# Help with Alternator Problem 02 BMW 330Ci



## libmotors408 (Jun 24, 2009)

Hi Everyone,

This is my first post. I have a 2002 BMW 330Ci, just got the vehicle and it required a ton of freaking work. Just paid someone to replace all belts, Fan Coupler and a Window Regulator.

Now I just got the car out of the shop and the car died. The BMW dealship says that it's a bad alternator. I've been hearing everyone say there is a regulator on the alternator? My questions are the following:

Can i test to ensure that the regulator or alternator or both are defective?

Are there any manuals on working on the BMW 330ci that have good illustrations and instructions?

I found this forum thread that helped out a lot.

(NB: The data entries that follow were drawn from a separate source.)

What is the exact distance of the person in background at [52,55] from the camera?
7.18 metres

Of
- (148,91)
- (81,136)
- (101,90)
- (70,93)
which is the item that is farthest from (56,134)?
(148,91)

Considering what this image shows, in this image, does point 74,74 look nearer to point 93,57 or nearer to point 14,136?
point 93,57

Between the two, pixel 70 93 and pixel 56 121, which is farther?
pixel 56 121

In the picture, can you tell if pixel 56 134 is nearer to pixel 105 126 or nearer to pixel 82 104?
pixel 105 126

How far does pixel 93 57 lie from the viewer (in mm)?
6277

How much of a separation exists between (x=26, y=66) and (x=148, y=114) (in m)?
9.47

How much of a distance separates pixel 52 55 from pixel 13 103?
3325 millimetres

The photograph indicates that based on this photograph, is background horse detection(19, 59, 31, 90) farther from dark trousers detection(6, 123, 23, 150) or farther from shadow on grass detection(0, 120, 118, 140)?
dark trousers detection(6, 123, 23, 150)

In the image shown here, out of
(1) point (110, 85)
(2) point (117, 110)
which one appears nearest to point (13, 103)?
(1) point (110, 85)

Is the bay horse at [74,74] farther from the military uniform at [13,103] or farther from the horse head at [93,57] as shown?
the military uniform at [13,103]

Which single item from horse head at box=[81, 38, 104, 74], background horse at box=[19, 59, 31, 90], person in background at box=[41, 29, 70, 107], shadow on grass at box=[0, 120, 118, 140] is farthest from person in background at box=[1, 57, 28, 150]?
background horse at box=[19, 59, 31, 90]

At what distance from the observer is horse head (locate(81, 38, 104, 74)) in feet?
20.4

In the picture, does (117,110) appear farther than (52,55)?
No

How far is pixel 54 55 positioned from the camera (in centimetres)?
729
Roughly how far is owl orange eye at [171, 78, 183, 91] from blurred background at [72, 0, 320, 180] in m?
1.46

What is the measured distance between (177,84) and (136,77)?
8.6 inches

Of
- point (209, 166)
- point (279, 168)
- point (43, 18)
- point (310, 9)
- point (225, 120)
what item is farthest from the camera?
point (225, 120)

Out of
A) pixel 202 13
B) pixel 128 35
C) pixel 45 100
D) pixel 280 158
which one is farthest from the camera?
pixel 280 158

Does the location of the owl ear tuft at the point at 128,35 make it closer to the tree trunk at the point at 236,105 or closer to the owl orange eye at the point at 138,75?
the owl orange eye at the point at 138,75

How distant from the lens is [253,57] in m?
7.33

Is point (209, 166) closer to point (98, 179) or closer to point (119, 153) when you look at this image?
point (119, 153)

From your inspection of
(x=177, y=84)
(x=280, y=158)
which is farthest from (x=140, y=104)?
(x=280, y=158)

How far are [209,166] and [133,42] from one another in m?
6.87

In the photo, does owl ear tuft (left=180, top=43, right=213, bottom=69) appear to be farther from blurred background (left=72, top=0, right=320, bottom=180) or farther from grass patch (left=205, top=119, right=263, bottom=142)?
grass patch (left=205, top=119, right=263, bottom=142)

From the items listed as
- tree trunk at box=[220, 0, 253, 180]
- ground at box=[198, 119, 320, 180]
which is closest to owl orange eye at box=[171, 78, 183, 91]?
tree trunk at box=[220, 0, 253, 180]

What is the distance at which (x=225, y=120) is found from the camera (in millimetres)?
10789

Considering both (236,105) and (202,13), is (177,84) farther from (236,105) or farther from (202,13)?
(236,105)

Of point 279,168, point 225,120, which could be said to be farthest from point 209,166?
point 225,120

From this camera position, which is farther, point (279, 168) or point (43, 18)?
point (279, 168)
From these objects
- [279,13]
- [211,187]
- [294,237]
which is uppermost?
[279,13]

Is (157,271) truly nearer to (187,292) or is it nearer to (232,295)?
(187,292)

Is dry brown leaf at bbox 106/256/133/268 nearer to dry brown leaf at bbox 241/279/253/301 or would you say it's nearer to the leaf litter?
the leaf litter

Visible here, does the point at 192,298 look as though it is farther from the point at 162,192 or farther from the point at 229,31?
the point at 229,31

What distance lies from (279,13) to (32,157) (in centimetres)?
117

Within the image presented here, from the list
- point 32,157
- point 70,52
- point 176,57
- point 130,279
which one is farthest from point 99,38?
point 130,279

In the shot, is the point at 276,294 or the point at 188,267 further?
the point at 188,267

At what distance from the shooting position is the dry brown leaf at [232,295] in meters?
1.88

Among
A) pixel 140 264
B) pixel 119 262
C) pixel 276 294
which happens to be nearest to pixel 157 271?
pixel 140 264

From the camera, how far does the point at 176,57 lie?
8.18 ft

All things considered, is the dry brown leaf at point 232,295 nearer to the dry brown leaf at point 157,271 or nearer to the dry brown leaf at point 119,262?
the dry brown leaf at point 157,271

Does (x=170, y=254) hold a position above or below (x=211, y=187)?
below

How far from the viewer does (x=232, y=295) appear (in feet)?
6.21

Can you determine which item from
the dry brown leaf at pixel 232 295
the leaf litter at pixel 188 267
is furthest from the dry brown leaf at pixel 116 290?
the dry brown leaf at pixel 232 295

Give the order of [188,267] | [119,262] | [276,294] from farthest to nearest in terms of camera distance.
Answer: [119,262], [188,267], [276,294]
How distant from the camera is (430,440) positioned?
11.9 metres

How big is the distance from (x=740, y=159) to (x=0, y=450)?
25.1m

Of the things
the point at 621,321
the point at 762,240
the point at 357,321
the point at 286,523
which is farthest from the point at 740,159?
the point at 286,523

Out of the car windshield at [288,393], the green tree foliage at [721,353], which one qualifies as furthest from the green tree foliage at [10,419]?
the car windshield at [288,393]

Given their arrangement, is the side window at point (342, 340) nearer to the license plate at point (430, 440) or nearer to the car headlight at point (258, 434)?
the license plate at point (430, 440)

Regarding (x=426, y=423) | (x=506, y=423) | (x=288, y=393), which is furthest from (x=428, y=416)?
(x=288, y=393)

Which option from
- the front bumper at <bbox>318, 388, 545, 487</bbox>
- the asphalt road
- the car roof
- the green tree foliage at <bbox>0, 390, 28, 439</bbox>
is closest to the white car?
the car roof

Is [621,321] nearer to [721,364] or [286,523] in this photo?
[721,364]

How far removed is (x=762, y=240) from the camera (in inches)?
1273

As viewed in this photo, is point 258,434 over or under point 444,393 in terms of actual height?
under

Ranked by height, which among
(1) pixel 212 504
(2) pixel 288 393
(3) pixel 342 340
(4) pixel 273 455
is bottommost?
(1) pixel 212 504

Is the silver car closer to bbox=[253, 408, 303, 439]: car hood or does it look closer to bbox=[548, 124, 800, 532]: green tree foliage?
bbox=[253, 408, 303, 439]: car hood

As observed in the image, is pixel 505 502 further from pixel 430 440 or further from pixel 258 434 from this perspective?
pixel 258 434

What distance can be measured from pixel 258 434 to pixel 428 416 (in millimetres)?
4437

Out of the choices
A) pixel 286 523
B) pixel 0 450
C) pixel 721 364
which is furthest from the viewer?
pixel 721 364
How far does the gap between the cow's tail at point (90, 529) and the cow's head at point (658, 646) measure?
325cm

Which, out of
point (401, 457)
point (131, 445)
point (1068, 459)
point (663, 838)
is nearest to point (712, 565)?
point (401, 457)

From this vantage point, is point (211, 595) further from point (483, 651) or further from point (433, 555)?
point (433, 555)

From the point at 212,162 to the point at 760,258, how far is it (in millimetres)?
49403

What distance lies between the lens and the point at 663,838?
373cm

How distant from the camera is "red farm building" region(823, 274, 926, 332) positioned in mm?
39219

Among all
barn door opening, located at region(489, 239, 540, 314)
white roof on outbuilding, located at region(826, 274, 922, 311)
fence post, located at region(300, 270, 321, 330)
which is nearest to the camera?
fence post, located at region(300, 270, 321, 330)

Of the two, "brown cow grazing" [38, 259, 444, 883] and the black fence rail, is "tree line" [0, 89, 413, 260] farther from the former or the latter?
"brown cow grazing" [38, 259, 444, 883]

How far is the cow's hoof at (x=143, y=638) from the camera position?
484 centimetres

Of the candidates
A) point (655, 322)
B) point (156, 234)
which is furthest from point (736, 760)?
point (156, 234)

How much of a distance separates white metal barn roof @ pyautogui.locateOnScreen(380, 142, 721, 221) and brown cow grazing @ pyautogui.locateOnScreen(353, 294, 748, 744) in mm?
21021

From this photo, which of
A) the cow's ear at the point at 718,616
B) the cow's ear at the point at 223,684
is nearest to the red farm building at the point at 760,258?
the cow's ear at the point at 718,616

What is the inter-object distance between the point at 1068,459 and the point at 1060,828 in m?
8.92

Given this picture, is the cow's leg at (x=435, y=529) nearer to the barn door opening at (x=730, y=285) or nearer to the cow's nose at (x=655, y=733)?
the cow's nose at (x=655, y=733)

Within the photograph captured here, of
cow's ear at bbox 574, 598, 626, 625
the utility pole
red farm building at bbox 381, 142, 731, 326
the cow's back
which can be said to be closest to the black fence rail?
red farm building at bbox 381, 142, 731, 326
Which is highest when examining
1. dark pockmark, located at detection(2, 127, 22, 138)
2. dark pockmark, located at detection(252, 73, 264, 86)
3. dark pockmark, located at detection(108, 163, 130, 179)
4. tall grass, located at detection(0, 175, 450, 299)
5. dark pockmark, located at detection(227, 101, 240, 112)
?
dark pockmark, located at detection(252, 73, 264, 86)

http://www.bimmerfest.com/forums/showthread.php?t=101703&highlight=alternator

more would be a lot of help.

Thanks,
Josh S.


----------



## Ryan M (Dec 20, 2006)

The voltage regulator keeps the alternator from overcharging, so I don't think that's your problem. The regulator ensures that voltage remains constant throughout the rpm range and keeps voltage at a specified level, usually somewhere around 13.5-14.5 volts. If the alternator does not charge at all, as in your case, then your problem lies somewhere else in the alternator, possibly the stator or rotor. You may need a new alternator.


----------



## libmotors408 (Jun 24, 2009)

Hey Ryan,

Thanks for the quick reply. You wouldn't happen to have any information on replacing the Alternator? Maybe a DIY or some other source available on the web.

Thanks Josh


----------



## Ryan M (Dec 20, 2006)

Sorry I don't know of any DIY's. Maybe tomorrow when some of the e46 guys sign on they can help you locate one. I usually hang in the e39 section.


----------